▶ **Short exercise 1**:
Tally the lines in the rows below that contain the string "Taking", treating case as significant. Reply with the number alone.

▶ **Given text**:
__________

# BIN_OD - Editorial

Author: Sahil Tiwari
Testers: Takuki Kurokawa, Utkarsh Gupta
Editorialist: Nishank Suresh

1776

Prefix sums

# PROBLEM:

You are given an array A and A queries on it. For each query, you are given two subarrays and an integer k.
Find the number of pairs of elements, one from the first subarray and one from the second, such that their bitwise xor has the k-th bit set.

# EXPLANATION:

Let’s look at answering a single query (k, L_1, R_1, L_2, R_2) first: speeding it up to answer multiple queries can come later.

Suppose A_i \oplus A_j has its k-th bit set. This is only possible when:

• A_i has its k-th bit set and A_j doesn’t; or
• A_j has its k-th bit set and A_i doesn’t

In particular, if take some A_i from [L_1, R_1] with its k-th bit set, we can pair it with any A_j from [L_2, R_2] whose k-th bit is unset.
Similarly, if take some A_i from [L_1, R_1] with its k-th bit unset, we can pair it with any A_j from [L_2, R_2] whose k-th bit is set.

This gives us a rather simple solution:

• Let S_1 be the number of elements in subarray [L_1, R_1] that have the k-th bit set
• Let U_1 be the number of elements in subarray [L_1, R_1] that have the k-th bit unset
• Let S_2 be the number of elements in subarray [L_2, R_2] that have the k-th bit set
• Let U_2 be the number of elements in subarray [L_2, R_2] that have the k-th bit unset

Then, the answer to this query is simply S_1\cdot U_2 + S_2\cdot U_1.

Computing S_1, S_2, U_1, U_2 is easy to do by looping across the subarrays, but that’s not fast enough to answer multiple queries: we need something a bit faster.

### Using prefix sums

Notice that, if k is fixed, we can treat each element of the array as being either 0 or 1 depending on whether it has the k-th bit set or not.

__________

▶ **Input data**:

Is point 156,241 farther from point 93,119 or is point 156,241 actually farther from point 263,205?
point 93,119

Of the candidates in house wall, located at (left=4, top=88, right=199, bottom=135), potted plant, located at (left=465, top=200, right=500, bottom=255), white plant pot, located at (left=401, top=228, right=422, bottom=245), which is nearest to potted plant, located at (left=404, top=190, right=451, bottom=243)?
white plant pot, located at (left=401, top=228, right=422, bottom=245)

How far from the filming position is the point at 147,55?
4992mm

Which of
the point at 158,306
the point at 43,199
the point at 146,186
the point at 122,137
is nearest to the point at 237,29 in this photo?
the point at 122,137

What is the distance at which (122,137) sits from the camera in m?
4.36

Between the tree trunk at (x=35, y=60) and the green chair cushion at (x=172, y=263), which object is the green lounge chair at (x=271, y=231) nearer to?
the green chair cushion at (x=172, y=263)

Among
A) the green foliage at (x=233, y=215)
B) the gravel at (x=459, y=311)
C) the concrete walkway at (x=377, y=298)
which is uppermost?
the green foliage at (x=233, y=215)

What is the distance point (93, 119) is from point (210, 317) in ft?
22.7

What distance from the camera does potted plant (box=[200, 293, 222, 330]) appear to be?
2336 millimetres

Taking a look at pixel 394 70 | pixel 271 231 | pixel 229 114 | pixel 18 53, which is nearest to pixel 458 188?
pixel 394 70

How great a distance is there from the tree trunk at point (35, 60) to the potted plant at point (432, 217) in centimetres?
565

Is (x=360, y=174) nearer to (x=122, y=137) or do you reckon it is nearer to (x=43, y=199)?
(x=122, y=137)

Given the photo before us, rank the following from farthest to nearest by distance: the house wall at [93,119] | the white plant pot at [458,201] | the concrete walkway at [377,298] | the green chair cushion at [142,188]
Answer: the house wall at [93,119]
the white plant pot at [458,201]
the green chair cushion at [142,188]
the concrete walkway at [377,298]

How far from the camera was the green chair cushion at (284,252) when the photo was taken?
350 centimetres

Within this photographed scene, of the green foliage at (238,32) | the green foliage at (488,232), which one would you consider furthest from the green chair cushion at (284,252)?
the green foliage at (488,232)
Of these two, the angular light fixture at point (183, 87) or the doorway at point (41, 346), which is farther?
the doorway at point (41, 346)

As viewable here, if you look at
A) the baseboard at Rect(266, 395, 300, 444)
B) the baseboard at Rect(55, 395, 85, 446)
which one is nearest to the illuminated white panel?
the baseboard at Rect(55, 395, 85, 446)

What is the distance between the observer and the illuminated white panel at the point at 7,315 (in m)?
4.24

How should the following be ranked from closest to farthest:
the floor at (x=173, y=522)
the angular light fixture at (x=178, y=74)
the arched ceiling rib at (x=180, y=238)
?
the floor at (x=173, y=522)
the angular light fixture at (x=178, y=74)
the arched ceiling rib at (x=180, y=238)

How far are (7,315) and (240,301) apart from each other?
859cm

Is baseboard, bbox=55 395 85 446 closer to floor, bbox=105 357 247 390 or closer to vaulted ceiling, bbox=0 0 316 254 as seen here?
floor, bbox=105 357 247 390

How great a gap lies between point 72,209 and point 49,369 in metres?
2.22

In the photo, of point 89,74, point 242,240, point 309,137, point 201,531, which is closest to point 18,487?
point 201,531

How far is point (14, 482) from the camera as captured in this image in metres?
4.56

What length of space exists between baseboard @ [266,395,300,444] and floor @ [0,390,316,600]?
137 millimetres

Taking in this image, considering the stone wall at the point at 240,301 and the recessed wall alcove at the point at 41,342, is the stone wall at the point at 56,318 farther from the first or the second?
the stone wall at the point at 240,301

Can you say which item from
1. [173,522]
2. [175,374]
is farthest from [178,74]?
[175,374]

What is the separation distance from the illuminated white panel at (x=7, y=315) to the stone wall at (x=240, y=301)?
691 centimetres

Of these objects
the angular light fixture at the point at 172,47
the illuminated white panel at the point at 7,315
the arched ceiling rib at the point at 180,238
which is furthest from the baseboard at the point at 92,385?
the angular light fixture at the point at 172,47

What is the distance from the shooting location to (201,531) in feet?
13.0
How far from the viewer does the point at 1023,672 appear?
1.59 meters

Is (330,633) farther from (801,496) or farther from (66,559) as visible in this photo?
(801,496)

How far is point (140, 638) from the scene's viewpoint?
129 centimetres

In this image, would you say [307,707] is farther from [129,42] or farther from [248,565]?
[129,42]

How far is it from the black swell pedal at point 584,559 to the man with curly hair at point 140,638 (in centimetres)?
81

__________

▶ **Short exercise 2**:
Write out the passage of the editorial above from "In particular, if" to "a bit faster.", copying it word for word.

▶ **Result 1**:
2

▶ **Result 2**:
In particular, if take some A_i from [L_1, R_1] with its k-th bit set, we can pair it with any A_j from [L_2, R_2] whose k-th bit is unset.
Similarly, if take some A_i from [L_1, R_1] with its k-th bit unset, we can pair it with any A_j from [L_2, R_2] whose k-th bit is set.

This gives us a rather simple solution:

• Let S_1 be the number of elements in subarray [L_1, R_1] that have the k-th bit set
• Let U_1 be the number of elements in subarray [L_1, R_1] that have the k-th bit unset
• Let S_2 be the number of elements in subarray [L_2, R_2] that have the k-th bit set
• Let U_2 be the number of elements in subarray [L_2, R_2] that have the k-th bit unset

Then, the answer to this query is simply S_1\cdot U_2 + S_2\cdot U_1.

Computing S_1, S_2, U_1, U_2 is easy to do by looping across the subarrays, but that’s not fast enough to answer multiple queries: we need something a bit faster.